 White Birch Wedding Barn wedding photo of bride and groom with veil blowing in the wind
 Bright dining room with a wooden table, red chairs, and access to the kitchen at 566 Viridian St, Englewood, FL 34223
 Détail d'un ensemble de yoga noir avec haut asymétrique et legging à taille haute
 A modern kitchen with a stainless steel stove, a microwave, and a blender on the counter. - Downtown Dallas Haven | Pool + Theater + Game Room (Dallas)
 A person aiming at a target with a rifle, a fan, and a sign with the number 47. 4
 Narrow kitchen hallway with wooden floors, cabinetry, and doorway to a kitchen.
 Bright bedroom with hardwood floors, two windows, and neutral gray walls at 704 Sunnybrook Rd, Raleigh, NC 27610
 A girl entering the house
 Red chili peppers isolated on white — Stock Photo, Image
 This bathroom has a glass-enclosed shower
────
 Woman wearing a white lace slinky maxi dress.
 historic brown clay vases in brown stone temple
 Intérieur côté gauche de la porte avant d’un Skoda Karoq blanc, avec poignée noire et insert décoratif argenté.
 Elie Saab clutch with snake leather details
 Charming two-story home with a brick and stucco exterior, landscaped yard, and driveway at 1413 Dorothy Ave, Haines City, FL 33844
────
In the data above, find the line that contains "White Birch Wedding" and the line that contains "A modern kitchen". Repeat exactly those lines and every line between them, and only those.

 White Birch Wedding Barn wedding photo of bride and groom with veil blowing in the wind
 Bright dining room with a wooden table, red chairs, and access to the kitchen at 566 Viridian St, Englewood, FL 34223
 Détail d'un ensemble de yoga noir avec haut asymétrique et legging à taille haute
 A modern kitchen with a stainless steel stove, a microwave, and a blender on the counter. - Downtown Dallas Haven | Pool + Theater + Game Room (Dallas)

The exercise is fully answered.